Having been granted immunity in the Superior Court, he can assert no valid claim of privilege against self-incrimination in any Massachusetts court concerning the subjects of the immunity grant. [Note 6]
We reverse the order of the Juvenile Court denying the Commonwealth's motion in limine, and direct that the motion be allowed.
[Note 1] In pertinent part, G. L. c. 233, § 20E, states: "A justice of the supreme judicial court, appeals court or superior court shall . . . issue an order granting immunity to a witness, provided that such justice finds that the investigation or proceeding before the grand jury or the criminal proceeding in the supreme judicial court, appeals court or superior court involves an offense listed in section 20D and that the witness did validly refuse, or is likely to refuse, to answer questions or produce evidence on the grounds that such testimony or such evidence might tend to incriminate him. . . ." General Laws c. 233, § 20D, provides an extremely lengthy list of crimes subject to immunity, including the offenses for which the witness was granted immunity here: assault and battery by means of a dangerous weapon, assault to murder, and conspiracy. General Laws c. 233, § 20G, states that a witness so immunized "shall not be prosecuted or subjected to any penalty or forfeiture for or on account of any transaction matter, or thing concerning which he is so compelled . . . nor shall testimony so compelled be used as evidence in any criminal or civil proceeding against him in any court of the commonwealth . . . ."
[Note 2] A "[y]outhful offender" is defined as a "person who is subject to an adult or juvenile sentence for having committed, while between the ages of fourteen and seventeen, an offense against a law of the [C]ommonwealth which, if he were an adult, would be punishable by imprisonment in the [S]tate prison, and (a) has previously been committed to the department of youth services, or (b) has committed an offense which involves the infliction or threat of serious bodily harm in violation of law, or (c) has committed a violation of [the prohibition against possession of dangerous weapons pursuant to G. L. c. 269, § 10, or G. L. c. 269, § 10E] . . . ." G. L. c. 119, § 52.

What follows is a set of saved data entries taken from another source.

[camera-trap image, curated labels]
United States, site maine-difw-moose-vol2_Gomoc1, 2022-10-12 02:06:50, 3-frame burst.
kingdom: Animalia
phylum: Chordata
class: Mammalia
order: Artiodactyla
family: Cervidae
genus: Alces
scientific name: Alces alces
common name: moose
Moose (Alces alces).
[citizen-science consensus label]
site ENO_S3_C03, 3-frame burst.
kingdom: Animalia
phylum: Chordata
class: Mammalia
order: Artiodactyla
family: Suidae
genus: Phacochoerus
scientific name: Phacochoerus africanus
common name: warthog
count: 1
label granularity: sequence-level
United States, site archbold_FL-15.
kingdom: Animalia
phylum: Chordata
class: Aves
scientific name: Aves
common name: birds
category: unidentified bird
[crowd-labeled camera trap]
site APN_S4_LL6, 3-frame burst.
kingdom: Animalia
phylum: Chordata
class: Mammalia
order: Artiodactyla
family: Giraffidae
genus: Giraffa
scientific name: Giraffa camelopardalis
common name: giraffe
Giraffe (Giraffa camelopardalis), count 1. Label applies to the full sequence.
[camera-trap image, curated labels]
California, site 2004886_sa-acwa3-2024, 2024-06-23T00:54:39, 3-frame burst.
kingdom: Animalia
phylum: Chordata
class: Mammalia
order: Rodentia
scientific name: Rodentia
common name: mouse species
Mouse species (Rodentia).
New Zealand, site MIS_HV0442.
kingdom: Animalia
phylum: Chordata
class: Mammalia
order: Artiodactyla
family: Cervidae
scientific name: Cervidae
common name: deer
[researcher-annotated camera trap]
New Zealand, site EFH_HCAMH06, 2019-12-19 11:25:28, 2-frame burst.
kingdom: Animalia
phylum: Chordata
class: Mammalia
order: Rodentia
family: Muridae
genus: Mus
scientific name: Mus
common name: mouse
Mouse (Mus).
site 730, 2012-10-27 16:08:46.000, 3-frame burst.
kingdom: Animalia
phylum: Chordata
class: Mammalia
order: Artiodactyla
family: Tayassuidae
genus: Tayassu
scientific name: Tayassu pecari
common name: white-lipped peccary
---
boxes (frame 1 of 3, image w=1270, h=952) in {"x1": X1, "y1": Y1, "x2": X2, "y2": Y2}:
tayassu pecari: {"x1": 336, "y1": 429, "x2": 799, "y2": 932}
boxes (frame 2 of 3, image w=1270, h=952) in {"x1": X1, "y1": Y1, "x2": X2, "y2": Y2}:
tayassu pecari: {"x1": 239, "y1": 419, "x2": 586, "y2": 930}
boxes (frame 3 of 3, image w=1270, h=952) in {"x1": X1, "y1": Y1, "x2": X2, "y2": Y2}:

[Note 3] Simon S. tendered an admission before the Juvenile Court and was committed to the Department of Youth Services until the age of twenty-one pursuant to G. L. c. 119, § 58 (c). The case against Austin A. is pending in the Juvenile Court. According to the brief of Simon S., one of the adult defendants tendered a plea on the charged offenses. The case against the other adult defendant remains on the Superior Court docket; no trial date has been set, and it is unlikely that any trial will occur, as he has been taken into custody by the Federal Immigration and Naturalization Service and is awaiting deportation.
[Note 4] The Fifth Amendment to the United States Constitution states that "[n]o person . . . shall be compelled in any criminal case to be a witness against himself." See Schmerber v. California, 384 U.S. 757, 761 (1966). The relevant portion of art. 12 of the Massachusetts Declaration of Rights provides, "No subject shall . . . be compelled to accuse, or furnish evidence against himself." See Commonwealth v. Burgess, 426 Mass. 206 , 217-218 (1997).
[Note 5] Article 12 affords broader protection against self-incrimination than does the Fifth Amendment. Commonwealth v. Burgess, supra at 218.
[Note 6] The Commonwealth contends that, if Simon S. refuses to testify in the youthful offender trial, the prosecutor should be permitted to institute contempt proceedings against him in the Juvenile Court, and has requested that we address this issue. We need not reach the question, as Simon S. has not yet refused to testify.